Data modelling in Power BI is the process of connecting and structuring your data to build a foundation for analysis and visualization. It involves organizing and creating relationships between different datasets, ensuring that your reports and dashboards can pull the right insights from your Model.
Model refers to the structure that defines how data is organized, related, and represented in a way that is easy for users to understand and interact with. It abstracts the complexities of raw data and presents a user-friendly view for analysis and reporting. The semantic model in Power BI is commonly referred to as a Tabular Model, and it includes several key components:
- Tables: Organized collections of data, similar to database tables.
- Relationships: Links between tables that define how data in one table relates to data in another.
- Measures: Calculated values, often using DAX (Data Analysis Expressions), such as sums, averages, or custom metrics.
- Columns: Fields within tables, which can be calculated or raw data.
- Hierarchies: Groupings of columns that provide drill-down capabilities (e.g., Year > Quarter > Month).
- Metadata: Information that describes data types, names, and formats, providing context to users interacting with the model.

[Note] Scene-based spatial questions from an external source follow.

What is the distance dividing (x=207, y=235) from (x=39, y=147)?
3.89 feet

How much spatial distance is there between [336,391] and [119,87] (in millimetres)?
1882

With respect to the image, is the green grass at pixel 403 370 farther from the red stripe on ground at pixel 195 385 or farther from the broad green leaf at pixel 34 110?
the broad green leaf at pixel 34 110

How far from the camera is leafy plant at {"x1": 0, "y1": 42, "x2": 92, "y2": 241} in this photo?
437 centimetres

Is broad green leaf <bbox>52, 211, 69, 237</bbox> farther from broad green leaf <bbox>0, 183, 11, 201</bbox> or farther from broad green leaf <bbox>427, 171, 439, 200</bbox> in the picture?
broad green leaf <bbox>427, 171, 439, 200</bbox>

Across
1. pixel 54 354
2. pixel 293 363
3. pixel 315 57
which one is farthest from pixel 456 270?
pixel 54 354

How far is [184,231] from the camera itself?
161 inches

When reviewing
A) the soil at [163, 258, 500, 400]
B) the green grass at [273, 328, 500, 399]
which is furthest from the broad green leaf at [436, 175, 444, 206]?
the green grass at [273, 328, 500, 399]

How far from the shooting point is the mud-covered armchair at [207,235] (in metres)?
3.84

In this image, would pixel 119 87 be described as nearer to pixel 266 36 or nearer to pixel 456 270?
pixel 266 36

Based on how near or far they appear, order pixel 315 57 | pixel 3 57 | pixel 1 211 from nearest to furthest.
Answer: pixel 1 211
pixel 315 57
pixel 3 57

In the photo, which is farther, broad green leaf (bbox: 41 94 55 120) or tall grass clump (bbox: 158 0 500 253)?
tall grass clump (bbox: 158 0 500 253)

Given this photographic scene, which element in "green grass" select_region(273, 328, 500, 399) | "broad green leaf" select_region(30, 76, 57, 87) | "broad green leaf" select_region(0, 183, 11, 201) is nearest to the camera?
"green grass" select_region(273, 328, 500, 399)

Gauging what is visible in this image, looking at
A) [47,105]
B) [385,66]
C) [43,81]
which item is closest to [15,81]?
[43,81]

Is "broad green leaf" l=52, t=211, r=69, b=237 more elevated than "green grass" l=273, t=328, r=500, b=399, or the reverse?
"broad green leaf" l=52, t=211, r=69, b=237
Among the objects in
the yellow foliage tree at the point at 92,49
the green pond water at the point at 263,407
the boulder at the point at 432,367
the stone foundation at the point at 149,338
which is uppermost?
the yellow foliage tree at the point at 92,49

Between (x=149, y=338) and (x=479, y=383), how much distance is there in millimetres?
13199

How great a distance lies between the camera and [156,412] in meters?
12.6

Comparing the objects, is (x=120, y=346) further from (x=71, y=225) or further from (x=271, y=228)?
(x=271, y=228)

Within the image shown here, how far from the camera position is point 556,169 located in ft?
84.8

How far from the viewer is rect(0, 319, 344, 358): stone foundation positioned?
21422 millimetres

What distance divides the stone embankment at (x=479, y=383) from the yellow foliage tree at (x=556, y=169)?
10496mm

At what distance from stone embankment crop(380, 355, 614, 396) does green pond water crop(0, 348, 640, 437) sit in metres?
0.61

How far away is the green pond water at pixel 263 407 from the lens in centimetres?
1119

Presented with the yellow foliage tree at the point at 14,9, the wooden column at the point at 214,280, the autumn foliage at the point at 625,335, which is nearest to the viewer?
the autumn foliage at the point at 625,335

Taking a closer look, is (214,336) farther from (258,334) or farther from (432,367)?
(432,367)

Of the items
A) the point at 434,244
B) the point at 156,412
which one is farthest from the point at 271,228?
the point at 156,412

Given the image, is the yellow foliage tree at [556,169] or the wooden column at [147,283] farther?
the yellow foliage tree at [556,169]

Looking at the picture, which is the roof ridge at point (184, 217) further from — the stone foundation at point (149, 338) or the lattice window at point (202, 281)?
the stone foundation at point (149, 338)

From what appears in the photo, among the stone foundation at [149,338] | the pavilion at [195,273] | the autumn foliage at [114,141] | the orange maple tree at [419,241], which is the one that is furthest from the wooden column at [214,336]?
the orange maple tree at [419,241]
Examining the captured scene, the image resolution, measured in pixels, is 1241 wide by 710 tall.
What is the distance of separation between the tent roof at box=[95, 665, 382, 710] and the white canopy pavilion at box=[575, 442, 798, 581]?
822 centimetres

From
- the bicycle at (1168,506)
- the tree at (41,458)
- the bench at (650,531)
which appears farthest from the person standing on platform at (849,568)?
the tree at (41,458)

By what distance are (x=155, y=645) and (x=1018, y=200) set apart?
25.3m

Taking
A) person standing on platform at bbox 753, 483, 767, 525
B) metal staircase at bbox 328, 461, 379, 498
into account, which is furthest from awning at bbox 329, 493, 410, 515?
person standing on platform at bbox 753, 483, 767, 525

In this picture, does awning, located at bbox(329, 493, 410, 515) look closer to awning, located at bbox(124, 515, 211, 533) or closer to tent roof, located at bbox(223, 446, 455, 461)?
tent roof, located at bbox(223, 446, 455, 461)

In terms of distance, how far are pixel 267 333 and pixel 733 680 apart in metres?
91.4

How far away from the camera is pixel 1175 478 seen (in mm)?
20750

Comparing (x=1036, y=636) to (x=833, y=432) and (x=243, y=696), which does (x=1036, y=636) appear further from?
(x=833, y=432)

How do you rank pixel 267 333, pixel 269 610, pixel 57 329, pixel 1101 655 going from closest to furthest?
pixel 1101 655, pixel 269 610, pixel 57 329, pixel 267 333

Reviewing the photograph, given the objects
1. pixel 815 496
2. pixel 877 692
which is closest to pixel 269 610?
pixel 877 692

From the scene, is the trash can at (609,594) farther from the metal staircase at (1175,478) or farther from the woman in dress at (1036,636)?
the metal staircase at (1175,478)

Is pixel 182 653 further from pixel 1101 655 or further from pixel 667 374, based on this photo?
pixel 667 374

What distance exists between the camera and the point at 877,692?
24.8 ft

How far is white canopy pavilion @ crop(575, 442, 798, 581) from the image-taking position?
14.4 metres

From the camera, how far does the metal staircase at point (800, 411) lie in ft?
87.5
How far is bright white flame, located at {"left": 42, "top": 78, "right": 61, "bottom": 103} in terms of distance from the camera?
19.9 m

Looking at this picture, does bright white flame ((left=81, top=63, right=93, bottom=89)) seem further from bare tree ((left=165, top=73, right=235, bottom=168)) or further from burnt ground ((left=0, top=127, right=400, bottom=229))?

Steps to Develop the Model:
- Connect to Data:
- Transform and Prepare Data:
- Define Business Logic (Add DAX Calculations):
- Publish the Model to Power BI:
Why is the Semantic Model Important?
- Reports load quickly: If your model is efficient, users won’t have to wait long to see updated charts and graphs.
- Data refreshes smoothly: When new data comes in, your model can handle updates without slowing down.
- Less memory and CPU are used: This means more models can be hosted without overloading the system, which saves costs.
Start Schema
The star schema design in Power BI provides an efficient and user-friendly way to organize data, enabling better reporting performance, easy filtering, and accurate analysis. It ensures that the data model supports fast, scalable queries, making it ideal for business intelligence tasks.
Think of a star schema like a pizza.
- The pizza itself: This is your fact table. It's the main part, filled with lots of data points (like the toppings on a pizza).
- The toppings: These are your dimension tables. They add details and flavor to the pizza (fact table). You can choose different toppings (dimensions) to get different kinds of pizza.
Here's a breakdown of how it works:
- Fact tables store events or observations: Imagine the pizza as a record of an event, like a sale. The toppings (dimensions) would be the details of that sale, like the product, customer, and date.
- Dimension tables describe business entities: These are the "toppings" that give context to the events in the fact table. They provide details like who, what, when, where, and how.
- Fact tables focus on summarization: The pizza itself (fact table) is all about summarizing the event. You can calculate things like total sales or average order value.
- Dimension tables focus on filtering and grouping: The toppings (dimension tables) let you filter and group the data. For example, you could filter for sales in a specific month or group sales by product category.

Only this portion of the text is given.